Councillor Donal O’Cofaigh, Independent, said RQIA was closely involved in the closure, and “with no move to nationalise to keep it open, residents were moved elsewhere”.

He continued: “Of those, 14 died in the immediate aftermath. Six who had already been moved within the Western Trust area, also died.

“Some residents without Covid were moved to other care homes, two of which had active outbreaks. A doctor associated with the residents was never informed or involved.”

He proposed the Council establish whether the RQIA conducted a ‘lessons learned’ review, and if so, can it be made available as “it is very important for relatives and survivors to obtain truth”.

Seconding, Councillor Josephine Deehan, Independent, said: “This council has been very concerned regarding the health and well-being of our elderly population, and whatever measures we can do to enhance that, I’ll happily support.”

The proposal passed without dissent.

The relevant Health Trusts, Department of Health and RQIA were approached for comment.

A Southern Trust spokesperson said: “All infection, prevention and control guidance was followed. Trust staff liaised directly with residents and their families, supporting them as appropriate throughout the transition.

“The Trust continues to keep the care of all residents under close review. Both residents and families are aware they can address any concerns with us directly.”

In a virtually verbatim response, a Western Trust spokesperson said: “All infection, prevention and control guidance was followed. Trust staff liaised directly with residents and their families, and supported them through the transition.

“We continue to review the care provided, and if residents or their families have any concerns, they are encouraged to contact the Trust.”

An RQIA spokesperson confirmed that due to significant regulation breaches, a notice of proposal to cancel registration was issued to care provider, Healthcare Ireland.

They said: “These included serious concerns in relation to the health, welfare and dignity of residents, management and governance, and infection prevention and control requirements.

“On November 6, 2020, the then Health and Social Care Board (HSCB) activated the Regional Care Homes Business Continuity Plan to ensure a joined-up approach in managing the closure and ensure appropriate arrangements for the 53 residents.”

The spokesperson added: “Following de-registration, a review was conducted, to ensure lessons learned from this closure were taken on board for similar situations in the future.”

RQIA suggested contacting the Department of Health around publication of the review.

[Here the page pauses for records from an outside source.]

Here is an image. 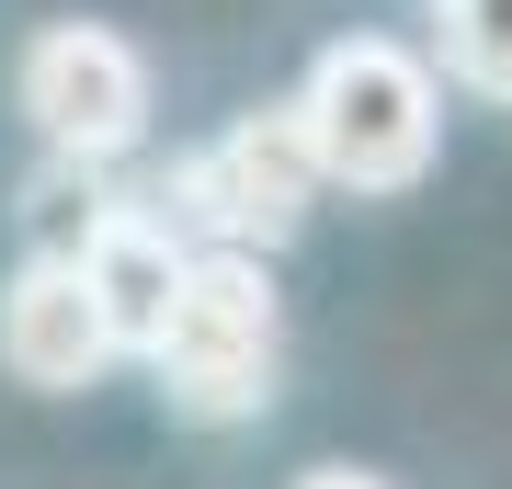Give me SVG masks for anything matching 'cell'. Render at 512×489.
<instances>
[{
	"mask_svg": "<svg viewBox=\"0 0 512 489\" xmlns=\"http://www.w3.org/2000/svg\"><path fill=\"white\" fill-rule=\"evenodd\" d=\"M296 114H308L319 171L353 182V194H410V182L433 171V148H444V80H433V57L399 46V35L319 46Z\"/></svg>",
	"mask_w": 512,
	"mask_h": 489,
	"instance_id": "cell-1",
	"label": "cell"
},
{
	"mask_svg": "<svg viewBox=\"0 0 512 489\" xmlns=\"http://www.w3.org/2000/svg\"><path fill=\"white\" fill-rule=\"evenodd\" d=\"M160 399L183 421H262L285 376V308H274V273L262 251H194L183 296H171L160 330Z\"/></svg>",
	"mask_w": 512,
	"mask_h": 489,
	"instance_id": "cell-2",
	"label": "cell"
},
{
	"mask_svg": "<svg viewBox=\"0 0 512 489\" xmlns=\"http://www.w3.org/2000/svg\"><path fill=\"white\" fill-rule=\"evenodd\" d=\"M319 148H308V114L296 103H262L239 114L228 137H205L194 160H171L160 182V228L183 239V251H274V239L308 228L319 205Z\"/></svg>",
	"mask_w": 512,
	"mask_h": 489,
	"instance_id": "cell-3",
	"label": "cell"
},
{
	"mask_svg": "<svg viewBox=\"0 0 512 489\" xmlns=\"http://www.w3.org/2000/svg\"><path fill=\"white\" fill-rule=\"evenodd\" d=\"M23 114H35V137L57 148V160H126V148L148 137V57L114 35V23H46L35 46H23Z\"/></svg>",
	"mask_w": 512,
	"mask_h": 489,
	"instance_id": "cell-4",
	"label": "cell"
},
{
	"mask_svg": "<svg viewBox=\"0 0 512 489\" xmlns=\"http://www.w3.org/2000/svg\"><path fill=\"white\" fill-rule=\"evenodd\" d=\"M0 364L23 387H46V399H69V387H92L114 364V330H103V308H92L69 251H35L12 273V296H0Z\"/></svg>",
	"mask_w": 512,
	"mask_h": 489,
	"instance_id": "cell-5",
	"label": "cell"
},
{
	"mask_svg": "<svg viewBox=\"0 0 512 489\" xmlns=\"http://www.w3.org/2000/svg\"><path fill=\"white\" fill-rule=\"evenodd\" d=\"M80 285H92V308H103V330H114V353H160V330H171V296H183V239H171L148 205H114V217L80 239Z\"/></svg>",
	"mask_w": 512,
	"mask_h": 489,
	"instance_id": "cell-6",
	"label": "cell"
},
{
	"mask_svg": "<svg viewBox=\"0 0 512 489\" xmlns=\"http://www.w3.org/2000/svg\"><path fill=\"white\" fill-rule=\"evenodd\" d=\"M433 69L478 103H512V0H433Z\"/></svg>",
	"mask_w": 512,
	"mask_h": 489,
	"instance_id": "cell-7",
	"label": "cell"
},
{
	"mask_svg": "<svg viewBox=\"0 0 512 489\" xmlns=\"http://www.w3.org/2000/svg\"><path fill=\"white\" fill-rule=\"evenodd\" d=\"M296 489H387V478H365V467H308Z\"/></svg>",
	"mask_w": 512,
	"mask_h": 489,
	"instance_id": "cell-8",
	"label": "cell"
}]
</instances>
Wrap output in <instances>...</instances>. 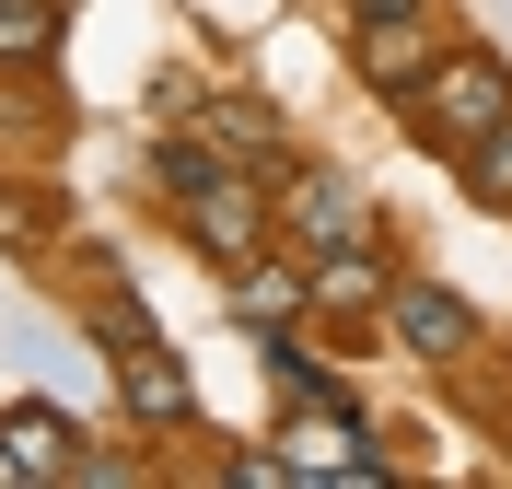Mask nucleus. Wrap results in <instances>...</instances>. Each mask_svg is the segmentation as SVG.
Here are the masks:
<instances>
[{"instance_id": "nucleus-1", "label": "nucleus", "mask_w": 512, "mask_h": 489, "mask_svg": "<svg viewBox=\"0 0 512 489\" xmlns=\"http://www.w3.org/2000/svg\"><path fill=\"white\" fill-rule=\"evenodd\" d=\"M396 105H408V129L431 140V152H454V163H466V152H478V140L512 117V70L489 59V47H443V59L419 70Z\"/></svg>"}, {"instance_id": "nucleus-2", "label": "nucleus", "mask_w": 512, "mask_h": 489, "mask_svg": "<svg viewBox=\"0 0 512 489\" xmlns=\"http://www.w3.org/2000/svg\"><path fill=\"white\" fill-rule=\"evenodd\" d=\"M175 210H187V233H198L222 268L268 257V198H256V163H210L198 187H175Z\"/></svg>"}, {"instance_id": "nucleus-3", "label": "nucleus", "mask_w": 512, "mask_h": 489, "mask_svg": "<svg viewBox=\"0 0 512 489\" xmlns=\"http://www.w3.org/2000/svg\"><path fill=\"white\" fill-rule=\"evenodd\" d=\"M384 338L408 361H466L478 350V315H466L443 280H384Z\"/></svg>"}, {"instance_id": "nucleus-4", "label": "nucleus", "mask_w": 512, "mask_h": 489, "mask_svg": "<svg viewBox=\"0 0 512 489\" xmlns=\"http://www.w3.org/2000/svg\"><path fill=\"white\" fill-rule=\"evenodd\" d=\"M280 222L303 233L315 257H326V245H373V210H361V187L338 175V163H303V175H291V187H280Z\"/></svg>"}, {"instance_id": "nucleus-5", "label": "nucleus", "mask_w": 512, "mask_h": 489, "mask_svg": "<svg viewBox=\"0 0 512 489\" xmlns=\"http://www.w3.org/2000/svg\"><path fill=\"white\" fill-rule=\"evenodd\" d=\"M117 396H128L140 431H187L198 420V385H187V361L163 350V338H128V350H117Z\"/></svg>"}, {"instance_id": "nucleus-6", "label": "nucleus", "mask_w": 512, "mask_h": 489, "mask_svg": "<svg viewBox=\"0 0 512 489\" xmlns=\"http://www.w3.org/2000/svg\"><path fill=\"white\" fill-rule=\"evenodd\" d=\"M431 59H443V35L419 24V12H373L361 24V82H384V94H408Z\"/></svg>"}, {"instance_id": "nucleus-7", "label": "nucleus", "mask_w": 512, "mask_h": 489, "mask_svg": "<svg viewBox=\"0 0 512 489\" xmlns=\"http://www.w3.org/2000/svg\"><path fill=\"white\" fill-rule=\"evenodd\" d=\"M303 303H326V315H373V303H384V257H373V245H326V257L303 268Z\"/></svg>"}, {"instance_id": "nucleus-8", "label": "nucleus", "mask_w": 512, "mask_h": 489, "mask_svg": "<svg viewBox=\"0 0 512 489\" xmlns=\"http://www.w3.org/2000/svg\"><path fill=\"white\" fill-rule=\"evenodd\" d=\"M0 443H12V478H70V431H59V408H12L0 420Z\"/></svg>"}, {"instance_id": "nucleus-9", "label": "nucleus", "mask_w": 512, "mask_h": 489, "mask_svg": "<svg viewBox=\"0 0 512 489\" xmlns=\"http://www.w3.org/2000/svg\"><path fill=\"white\" fill-rule=\"evenodd\" d=\"M233 315H245V326H291V315H303V268L245 257V268H233Z\"/></svg>"}, {"instance_id": "nucleus-10", "label": "nucleus", "mask_w": 512, "mask_h": 489, "mask_svg": "<svg viewBox=\"0 0 512 489\" xmlns=\"http://www.w3.org/2000/svg\"><path fill=\"white\" fill-rule=\"evenodd\" d=\"M59 47V0H0V70H35Z\"/></svg>"}, {"instance_id": "nucleus-11", "label": "nucleus", "mask_w": 512, "mask_h": 489, "mask_svg": "<svg viewBox=\"0 0 512 489\" xmlns=\"http://www.w3.org/2000/svg\"><path fill=\"white\" fill-rule=\"evenodd\" d=\"M94 326L117 338V350H128V338H163V326H152V303L128 292V280H94Z\"/></svg>"}, {"instance_id": "nucleus-12", "label": "nucleus", "mask_w": 512, "mask_h": 489, "mask_svg": "<svg viewBox=\"0 0 512 489\" xmlns=\"http://www.w3.org/2000/svg\"><path fill=\"white\" fill-rule=\"evenodd\" d=\"M466 187H478L489 210H512V117H501L489 140H478V152H466Z\"/></svg>"}, {"instance_id": "nucleus-13", "label": "nucleus", "mask_w": 512, "mask_h": 489, "mask_svg": "<svg viewBox=\"0 0 512 489\" xmlns=\"http://www.w3.org/2000/svg\"><path fill=\"white\" fill-rule=\"evenodd\" d=\"M210 129H222L233 152H280V117H268V105H210Z\"/></svg>"}, {"instance_id": "nucleus-14", "label": "nucleus", "mask_w": 512, "mask_h": 489, "mask_svg": "<svg viewBox=\"0 0 512 489\" xmlns=\"http://www.w3.org/2000/svg\"><path fill=\"white\" fill-rule=\"evenodd\" d=\"M0 233H12V245H47V198L12 187V175H0Z\"/></svg>"}]
</instances>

While included in the enquiry, this wasn’t addressed by the Department.

A spokesperson said: “It’s always regrettable where action has to be taken to close a care home due to the provider failing to maintain care standards required to ensure the safety and well-being of residents.

“The Department fully appreciates the upset and stress caused to families and former residents of the Valley Nursing Home.”

Stressing the closure was in the best interests of residents, the spokesperson concluded: “A review of the lessons learned was conducted, led by HSCB with Regional Care Homes Business Continuity Plan members, including RQIA.”